Passage >>
__________________________________________________
Alors que quelques centaines de policiers occupaient la place, les gendarmes brimaient les jeunes, retenus aux barrages filtrants, qui essayaient de s'y rendre pour manifester contre Alliance. La préfecture a également utilisé l'état d'urgence pour interdire une contre-manifestation organisée par le collectif Urgence, notre police assassine (UNPA), prétextant des « risques importants de troubles graves à l'ordre public ». 

Lundi, la préfecture a également interdit à 18 militants du collectif Anti-fasciste de participer à des manifestations cette semaine contre la loi travail. La préfecture n'accusait pas ces militants, qui n'ont pas été interpellés lors des manifestations, de violences contre la police, mais les a néanmoins interdits « de séjour » lors de manifestations, citant les pouvoirs spéciaux de l'Etat sous l'état d'urgence. Ceci suivait l'arrestation « préventive » de dizaines de manifestants par le PS.
__________________________________________________
Consignes de l'exercice >> Pour chacune des affirmations suivantes, indiquez s'il vous plaît par oui ou par non si elle s'accorde avec le passage ci-dessus, en citant mot pour mot les termes du passage qui tranchent : 1. Les 18 militants du collectif Anti-fasciste ont été interpellés lors des manifestations. 2. La préfecture a interdit une contre-manifestation organisée par le collectif Urgence, notre police assassine. 3. Quelques centaines de policiers occupaient la place.

Données recueillies >>
__________________________________________________
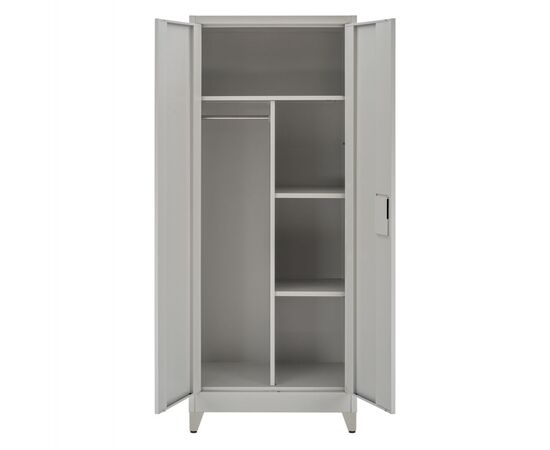 ΝΤΟΥΛΑΠΑ 2ΦΥΛΛΗ ΜΕΤΑΛΛΙΚΗ HRONDA HM21287.02 ΧΩΡΙΣΜΑ-ΚΛΕΙΔΑΡΙΑ & ΠΟΔΙΑ 70x40x180Υεκ. - ΝΤΟΥΛΑΠΕΣ ΠΛΑΣΤΙΚΕΣ-ΜΕΤΑΛΛΙΚΕΣ στο Milonadakis.gr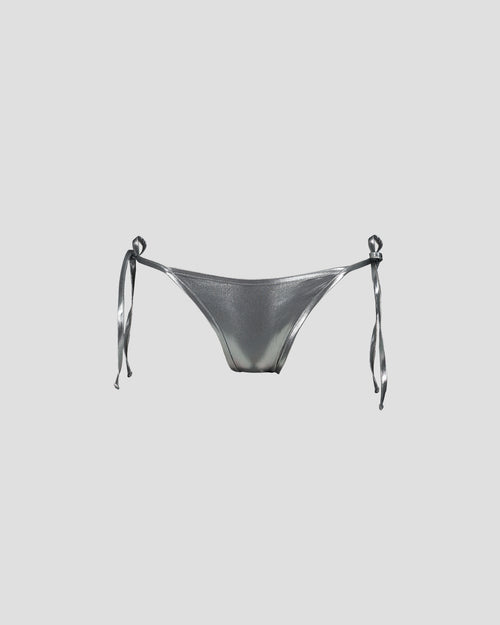 Silver bikini bottom Assia - JOTT UK - 2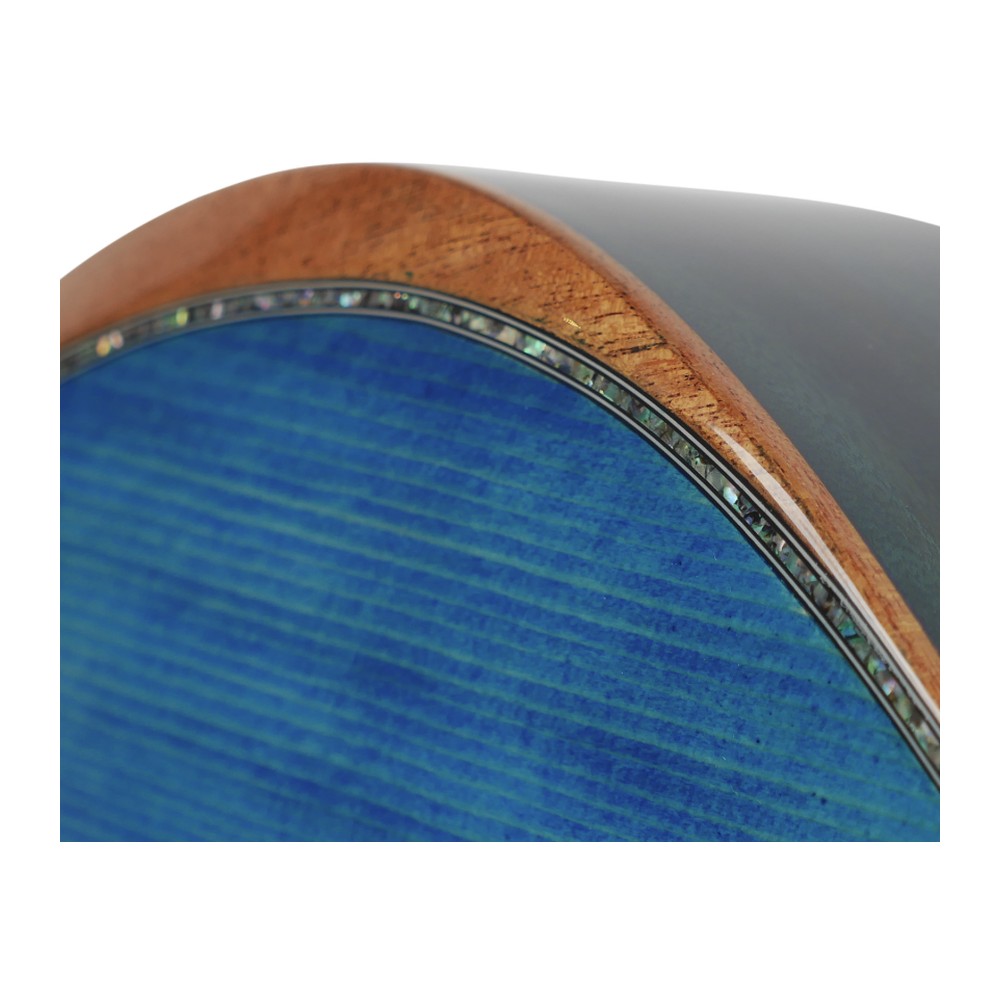 Stage S140C Ocean — Abalone Binding, Beveled Edge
__________________________________________________
Résultat de l'exercice >>
1. Non : « qui n'ont pas été interpellés lors des manifestations »
2. Oui : « La préfecture a également utilisé l'état d'urgence pour interdire une contre-manifestation organisée par le collectif Urgence, notre police assassine (UNPA) »
3. Oui : « Alors que quelques centaines de policiers occupaient la place »